Countertransference and Hurt People Hurting People

When we have unresolved issues in our life, we can look at other people as a way to solve those issues. We believe that, by helping others, we will somehow resolve our problems. This is called countertransference, and it happens when a helper (a youth minister or core member) begins to see the person that he or she is accompanying (a teenager) as a project and ties up his or her healing with the healing of that teenager. In this instance, a youth minister transfers their experiences, thoughts, feelings, and emotions onto the other individual as a sort of surrogate. This is dangerous for numerous reasons. First, it turns ministry into a selfish endeavor. The actions we take in helping a young person are really about us and not that teenager. Second, we may transfer some of our bad experiences onto the other person in a detrimental way. For example, if a youth minister has attempted therapy but has not had a positive experience, he or she may attempt to dissuade a teenager from seeking therapy.

Finally, countertransference may turn into a “savior complex” where one person tries to save another person alone, seeking validation and resolution to their journey. This happens more often than we realize in ministry. If you ever find yourself or someone else saying, “I just want to do for them what I wish someone would have done for me,” you are treading in dangerous territory. It is understandable to desire to help others avoid mistakes we’ve made or to make positive decisions – we should want something wonderful for the people we serve. However, this statement can sometimes mask countertransference and reveal unresolved issues. When we adopt a “savior complex,” we can start to run outside of our lane in ministry and try to treat a teenager rather than walk with that person. This is dangerous. This is why the talk show guest needed an intervention rather than an interview.

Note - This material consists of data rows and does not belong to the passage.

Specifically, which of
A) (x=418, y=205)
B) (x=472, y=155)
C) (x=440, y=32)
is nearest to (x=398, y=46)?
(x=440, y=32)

Avoidance, Triggers, and Staying Healthy

The prevalence of mental health issues among teenagers means that we will need to confront our individual challenges and seek to be healthy. We cannot avoid these challenging issues. Just as getting in too deep and developing a savior complex is dangerous, avoiding these issues altogether is dangerous, as well. The best way to confront them is to confront them in ourselves.

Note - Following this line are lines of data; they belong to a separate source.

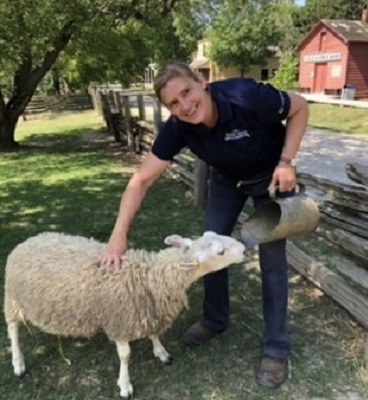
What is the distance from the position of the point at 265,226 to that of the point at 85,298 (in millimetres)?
1235

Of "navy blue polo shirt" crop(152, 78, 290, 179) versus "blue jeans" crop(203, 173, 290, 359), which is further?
"blue jeans" crop(203, 173, 290, 359)

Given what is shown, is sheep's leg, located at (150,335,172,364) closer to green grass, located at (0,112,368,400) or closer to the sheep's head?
green grass, located at (0,112,368,400)

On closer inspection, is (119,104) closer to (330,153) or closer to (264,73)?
(330,153)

If you are in the heat of a battle with anxiety or depression, you may consider stepping back from ministry for a while to do work on yourself. This isn’t selfish, it is healthy. If the thought of that makes you feel frustrated, ask yourself, “Why?” The likely answer is that you’ve already begun some countertransference in order to avoid your issues. Take some time off to heal – you will come back better for it in all areas of your life.

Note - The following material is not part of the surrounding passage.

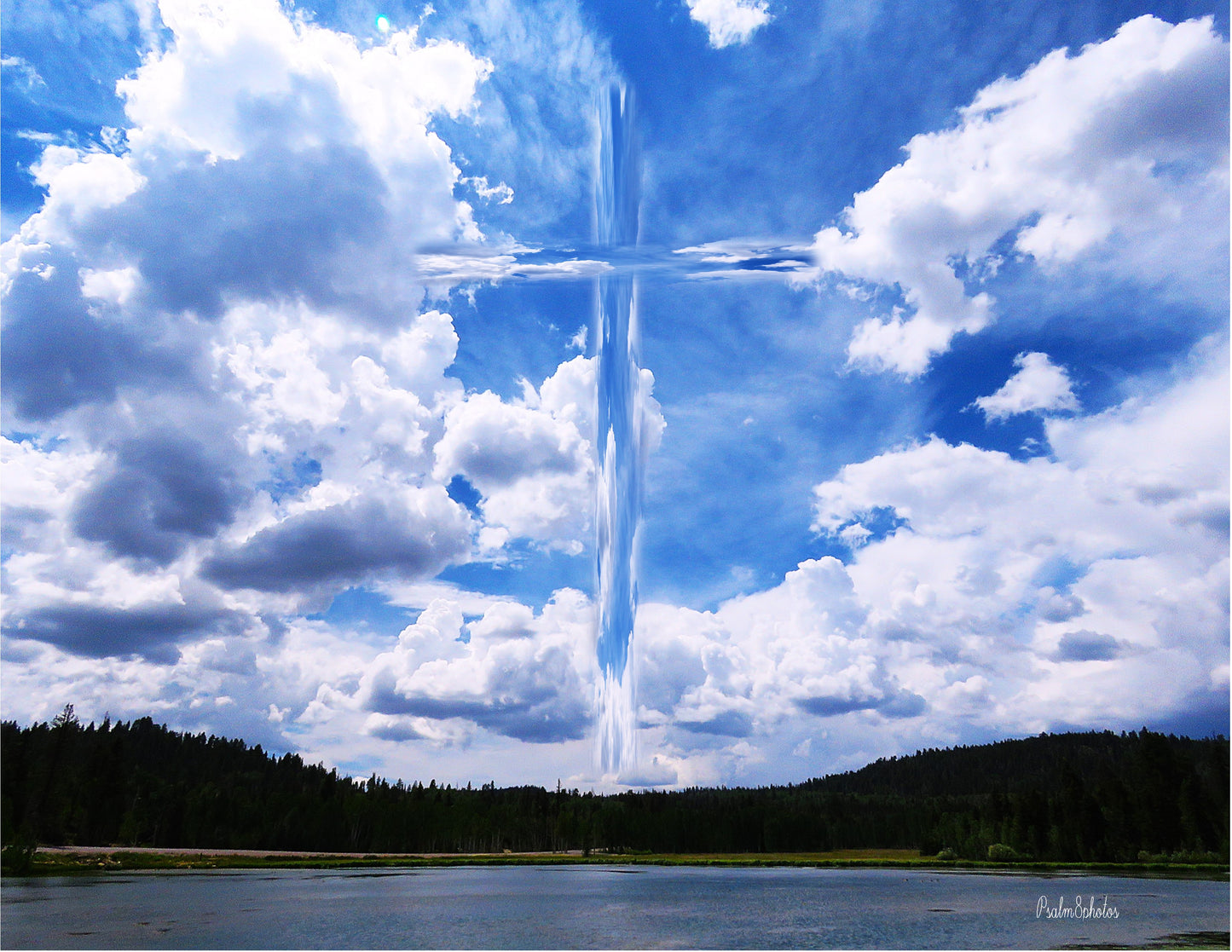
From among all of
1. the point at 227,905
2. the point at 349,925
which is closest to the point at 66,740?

You may be like me and have anxiety and depression as part of your story, but have those areas of your life under control. Be aware of areas that may trigger you and know what your coping plan is for them. A young person caught in an anxious spiral may emotionally impact you and trigger some anxiety. Don’t avoid the situation, but do engage in your coping plan so you can control your reactions. Be continually aware of a pull toward a savior complex, and remember that your experience is unique to the experience of a teenager. Share your story as is appropriate, but remember that there is no one size fits all approach. You are not a therapist; you are a companion on the journey who can encourage, celebrate, and accompany a teenager.

Beyond the Talk Show Trap

In ministry, we have a wonderful opportunity to help teenagers know Jesus Christ and encounter him in all of their circumstances and challenges. Being aware of our emotional background and history can help us accompany teenagers in a healthy and holistic way. If anxiety and depression are a part of your story, you have a unique opportunity to understand and accompany young people, but only if you are in a healthy place. Ultimately, just as was the case for the talk show guest, it won’t matter how many young people we help or walk with if inside we are broken and refuse to find healing. God desires your good first, in order to leverage the good work He has done in you as a witness to others.